Certo, gli ultimi 15 anni sono stati funestati dalla crisi finanziaria e dalla pandemia, che hanno costituito due potenti shock. Il problema strutturale del Regno Unito rispetto agli altri grandi Pesi europei resta però quello di una produttività particolarmente bassa.
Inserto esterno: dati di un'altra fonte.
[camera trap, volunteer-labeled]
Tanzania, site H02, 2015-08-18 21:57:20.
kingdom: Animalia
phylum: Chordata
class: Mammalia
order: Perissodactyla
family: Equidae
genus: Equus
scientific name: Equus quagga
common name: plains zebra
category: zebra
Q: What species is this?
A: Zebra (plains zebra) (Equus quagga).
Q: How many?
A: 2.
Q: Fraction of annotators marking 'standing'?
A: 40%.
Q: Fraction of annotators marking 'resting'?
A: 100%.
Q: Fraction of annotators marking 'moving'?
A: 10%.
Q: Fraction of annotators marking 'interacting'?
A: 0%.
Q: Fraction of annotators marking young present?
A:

A cui ora corrisponde una crescita particolarmente bassa dato che, dopo il rimbalzo del pil post-Covid previsto del 6,5% quest’anno e 6% nel prossimo, l’economia dovrebbe, secondo l’OBR, l’ente statistico indipendente che monitora l’economia britannica, crescere nel 2023 solo a un ritmo di crociera dell’1,3%.  Quello che è peggio,  è il danno di lungo termine della Brexit sull’economia che, secondo quanto dichiarato da Richard Hughes, responsabile del OBR, è quantificabile in una riduzione permanente del pil di 4% percentuali rispetto a quanto avrebbe dovuto essere senza l’uscita dalle UE. Le misure protezioniste del Governo Johnson sul mercato del lavoro, con il blocco della mano d’opera straniera poco qualificata (sotto le 30mila sterline annue di redditi) stanno peraltro creando forti carenze di personale che si ripercuotono sull’economia creando carenze di forniture e colli di bottiglia nella produzione. Johnson ha cercato di giocare il ruolo dell’uomo della provvidenza, dicendo che è ormai giunta l’ora di riqualificare la mano d’opera britannica per rilanciare la produttività e con essa i salari, invece di importare mano d’opera buon mercato. Esattamente l’opposto di quanto hanno perseguito per 35 anni i conservatori giocando sui liberi mercati delle merci e delle persone. Ora con la Brexit i Tory abiurano la loro dottrina e si scoprono protezionisti. Con decenni di ritardo rilanciano le scuole professionali e artigianali per riqualificare la propria man d’opera. Peccato che a giudicare dai primi risultati gli entusiasti che si presentano all’appello della riqualificazione siano uno sparuto drappello. Il rischio è quello che la produttività resti bassa mentre l’inflazione in aumento continui a erodere potere d’acquisto alla gente impoverendo il Paese.